YOUR INSTRUCTIONS - Pull out the rows beginning with the line that contains "Which year has the lowest value" and ending with the line that contains "How many categories are shown in the Nivel 03", copying them without any change. Leave the pictures out.

TASK INPUTS -
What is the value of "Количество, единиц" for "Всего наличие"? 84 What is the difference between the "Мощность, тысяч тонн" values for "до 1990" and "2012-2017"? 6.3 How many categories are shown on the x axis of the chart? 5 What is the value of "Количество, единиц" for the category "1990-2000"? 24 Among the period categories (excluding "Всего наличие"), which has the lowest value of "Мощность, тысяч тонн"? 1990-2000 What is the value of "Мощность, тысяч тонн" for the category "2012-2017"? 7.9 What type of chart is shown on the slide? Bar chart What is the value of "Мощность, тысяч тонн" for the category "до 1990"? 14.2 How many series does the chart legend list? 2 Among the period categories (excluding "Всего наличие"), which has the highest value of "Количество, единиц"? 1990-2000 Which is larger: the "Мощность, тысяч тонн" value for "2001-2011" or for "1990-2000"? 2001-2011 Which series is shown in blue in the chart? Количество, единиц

==

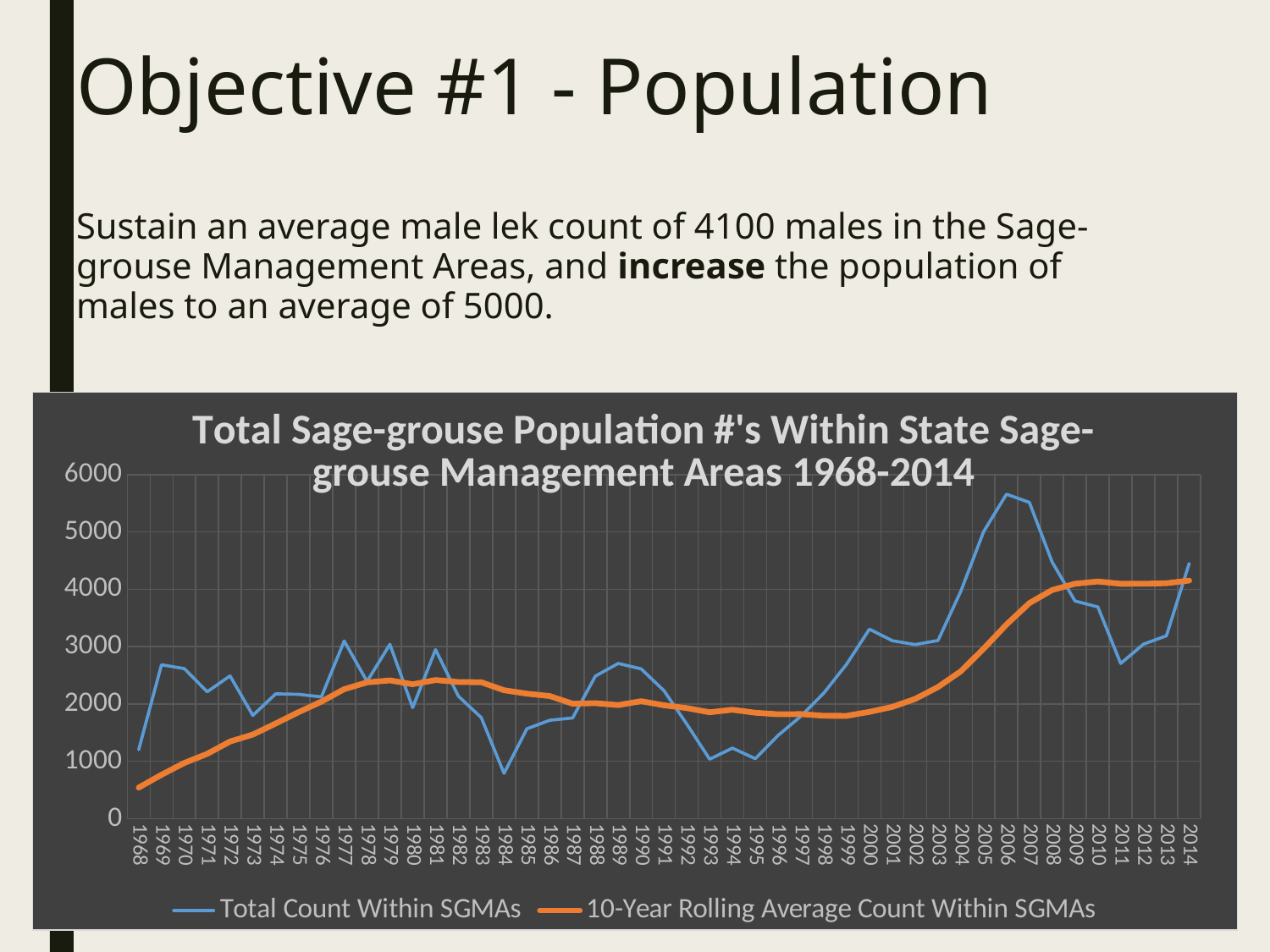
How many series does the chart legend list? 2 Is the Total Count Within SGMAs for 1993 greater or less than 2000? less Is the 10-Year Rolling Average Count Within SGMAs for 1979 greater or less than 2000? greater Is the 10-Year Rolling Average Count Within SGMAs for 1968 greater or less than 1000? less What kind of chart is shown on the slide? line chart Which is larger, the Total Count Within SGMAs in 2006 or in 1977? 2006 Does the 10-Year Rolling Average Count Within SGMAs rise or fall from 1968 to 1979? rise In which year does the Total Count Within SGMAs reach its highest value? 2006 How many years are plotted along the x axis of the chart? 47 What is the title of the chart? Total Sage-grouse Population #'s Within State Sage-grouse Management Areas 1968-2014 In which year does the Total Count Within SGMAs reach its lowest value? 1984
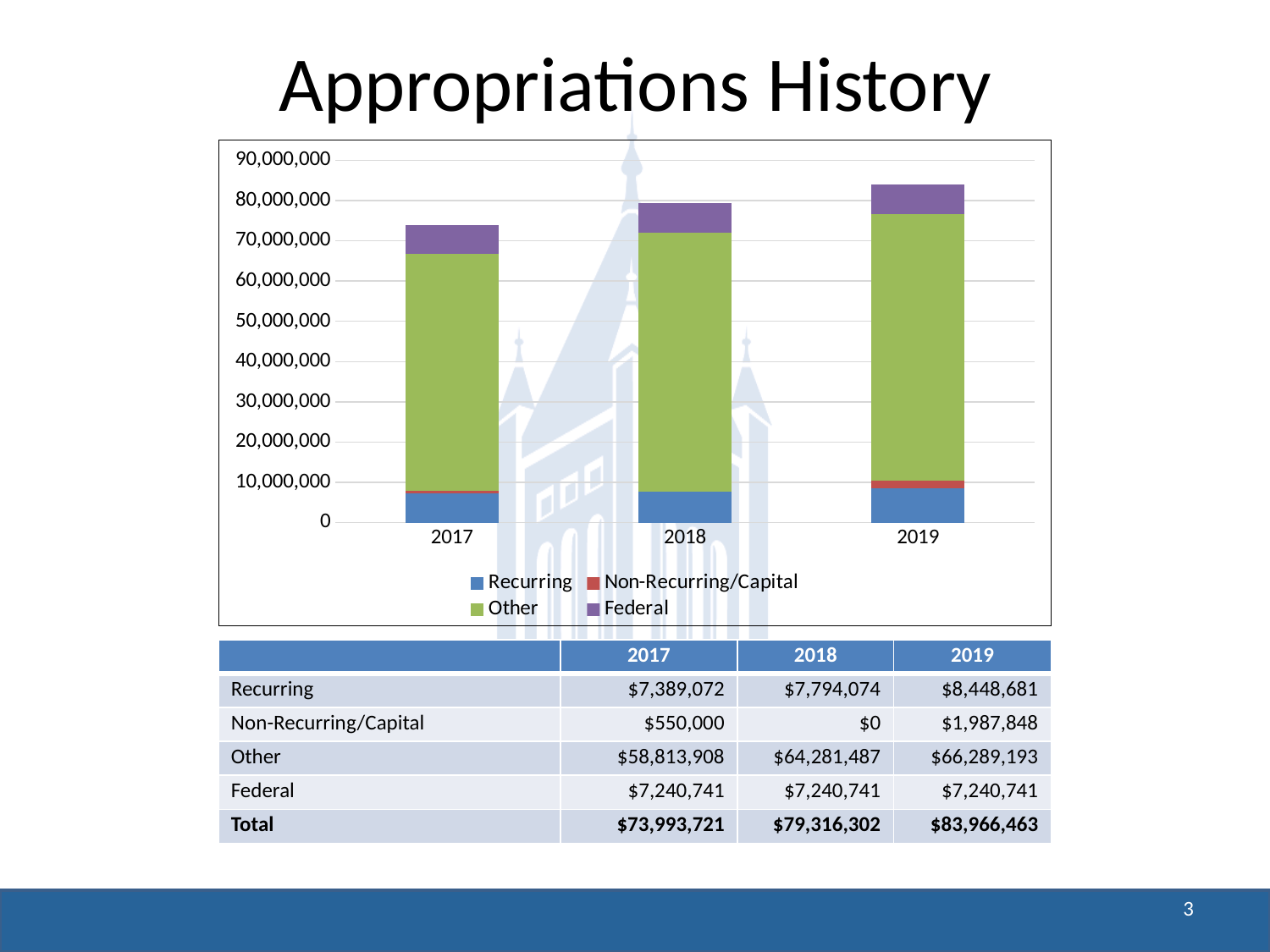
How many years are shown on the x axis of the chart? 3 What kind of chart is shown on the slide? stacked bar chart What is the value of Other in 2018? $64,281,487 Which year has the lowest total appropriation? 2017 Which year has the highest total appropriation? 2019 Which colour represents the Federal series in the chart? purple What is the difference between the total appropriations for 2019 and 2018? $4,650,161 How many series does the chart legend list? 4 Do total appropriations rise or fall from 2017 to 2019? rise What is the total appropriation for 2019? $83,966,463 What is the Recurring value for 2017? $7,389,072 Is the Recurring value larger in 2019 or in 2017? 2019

---

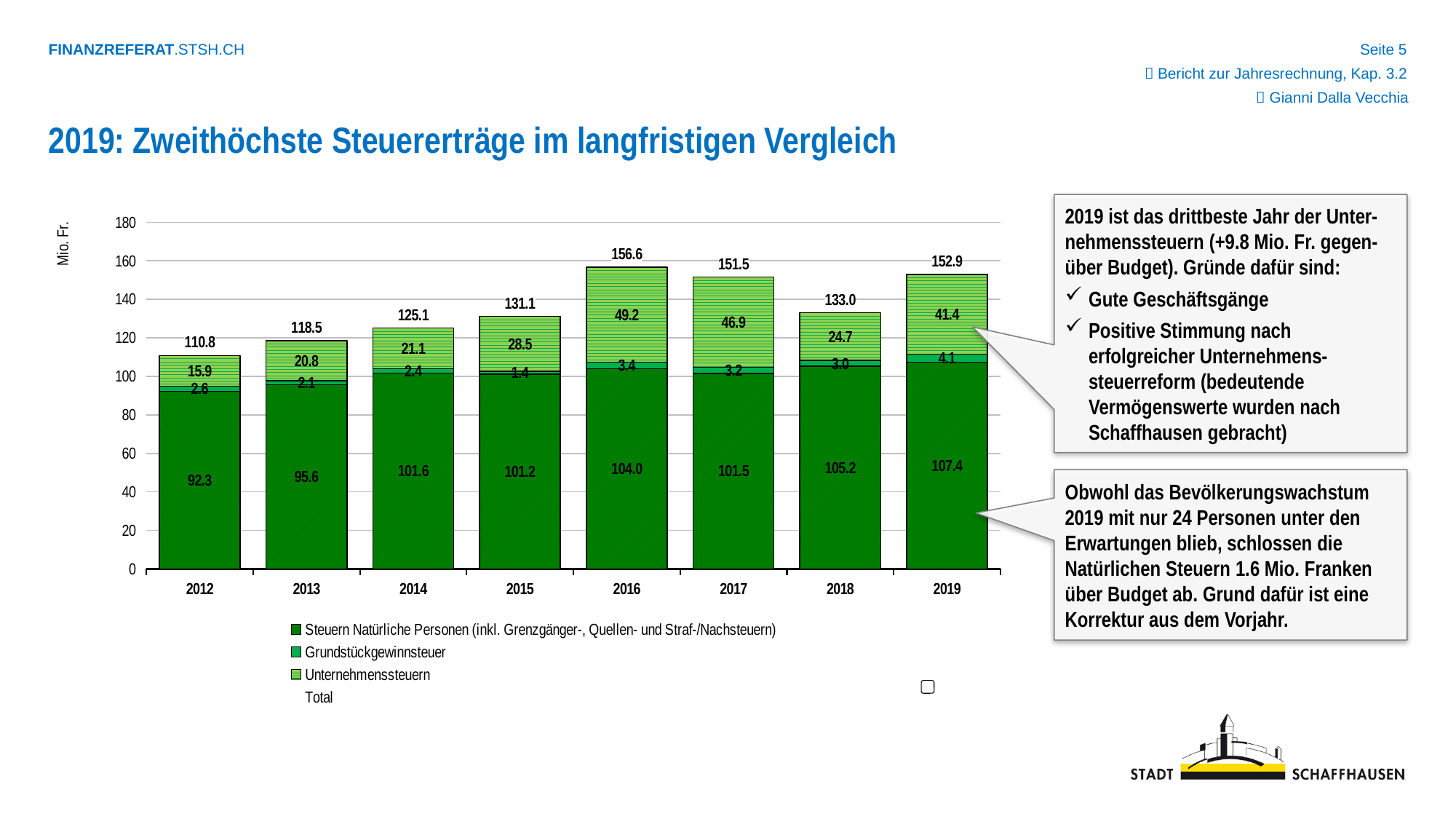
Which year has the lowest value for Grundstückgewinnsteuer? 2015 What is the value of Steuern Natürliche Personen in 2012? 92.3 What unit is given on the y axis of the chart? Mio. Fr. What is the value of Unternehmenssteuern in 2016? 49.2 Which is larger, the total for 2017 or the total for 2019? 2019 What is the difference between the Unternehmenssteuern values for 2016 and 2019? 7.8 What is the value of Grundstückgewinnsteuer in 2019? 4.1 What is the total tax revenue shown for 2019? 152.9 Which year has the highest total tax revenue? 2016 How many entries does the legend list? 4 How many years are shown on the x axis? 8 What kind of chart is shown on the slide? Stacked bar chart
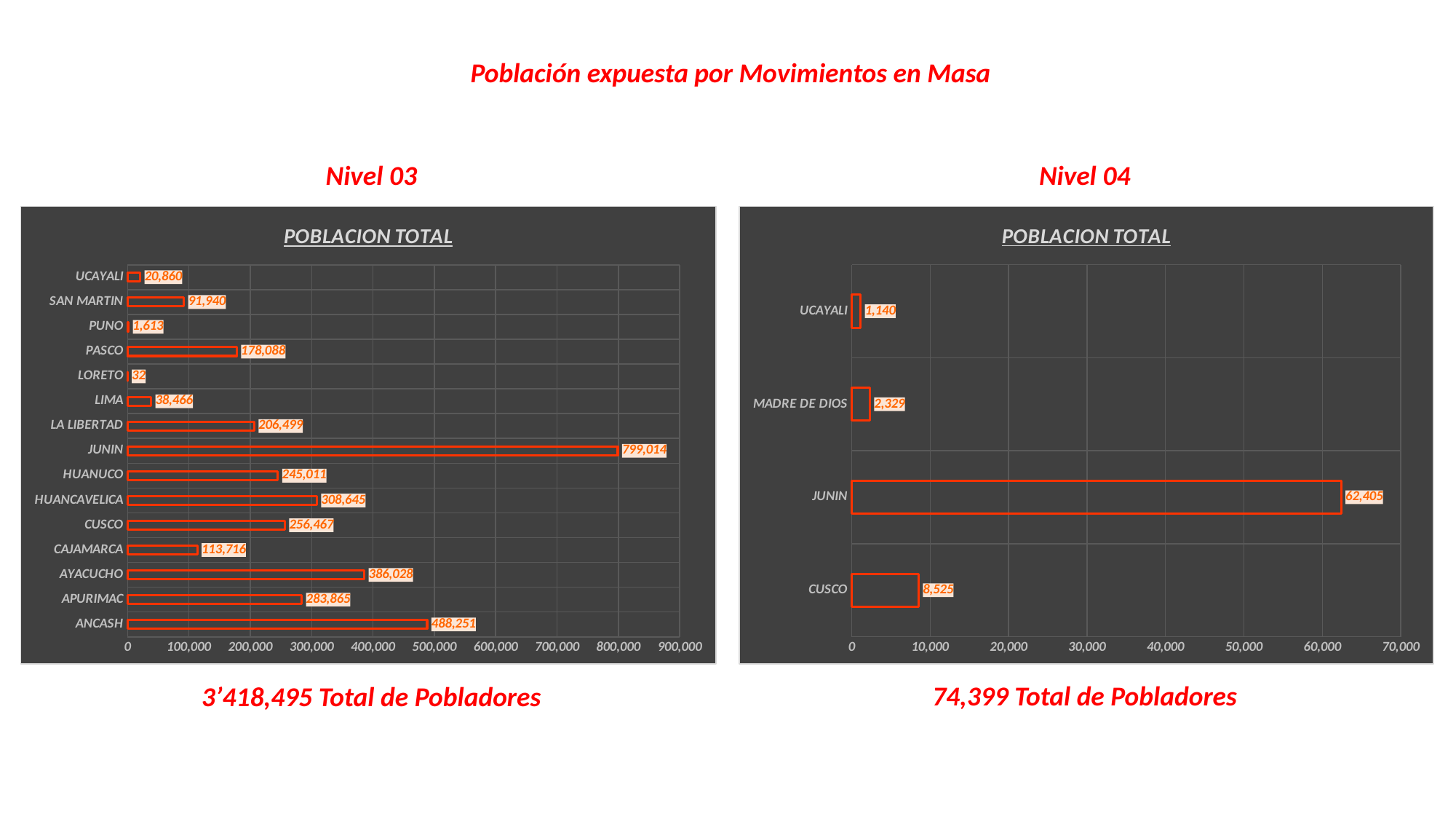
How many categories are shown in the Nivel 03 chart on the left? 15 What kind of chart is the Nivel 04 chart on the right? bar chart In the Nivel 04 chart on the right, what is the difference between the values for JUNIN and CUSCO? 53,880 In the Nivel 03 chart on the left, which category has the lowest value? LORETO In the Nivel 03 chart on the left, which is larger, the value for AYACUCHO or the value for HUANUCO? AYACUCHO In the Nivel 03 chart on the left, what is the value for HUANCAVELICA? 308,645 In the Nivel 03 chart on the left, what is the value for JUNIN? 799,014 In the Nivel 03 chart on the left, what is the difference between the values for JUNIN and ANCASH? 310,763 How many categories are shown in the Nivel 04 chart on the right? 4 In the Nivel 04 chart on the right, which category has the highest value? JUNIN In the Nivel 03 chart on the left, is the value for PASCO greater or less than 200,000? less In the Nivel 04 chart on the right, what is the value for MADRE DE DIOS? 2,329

COMPLETED EXERCISE -
Which year has the lowest value for Grundstückgewinnsteuer? 2015 What is the value of Steuern Natürliche Personen in 2012? 92.3 What unit is given on the y axis of the chart? Mio. Fr. What is the value of Unternehmenssteuern in 2016? 49.2 Which is larger, the total for 2017 or the total for 2019? 2019 What is the difference between the Unternehmenssteuern values for 2016 and 2019? 7.8 What is the value of Grundstückgewinnsteuer in 2019? 4.1 What is the total tax revenue shown for 2019? 152.9 Which year has the highest total tax revenue? 2016 How many entries does the legend list? 4 How many years are shown on the x axis? 8 What kind of chart is shown on the slide? Stacked bar chart
How many categories are shown in the Nivel 03 chart on the left? 15 What kind of chart is the Nivel 04 chart on the right? bar chart In the Nivel 04 chart on the right, what is the difference between the values for JUNIN and CUSCO? 53,880 In the Nivel 03 chart on the left, which category has the lowest value? LORETO In the Nivel 03 chart on the left, which is larger, the value for AYACUCHO or the value for HUANUCO? AYACUCHO In the Nivel 03 chart on the left, what is the value for HUANCAVELICA? 308,645 In the Nivel 03 chart on the left, what is the value for JUNIN? 799,014 In the Nivel 03 chart on the left, what is the difference between the values for JUNIN and ANCASH? 310,763 How many categories are shown in the Nivel 04 chart on the right? 4 In the Nivel 04 chart on the right, which category has the highest value? JUNIN In the Nivel 03 chart on the left, is the value for PASCO greater or less than 200,000? less In the Nivel 04 chart on the right, what is the value for MADRE DE DIOS? 2,329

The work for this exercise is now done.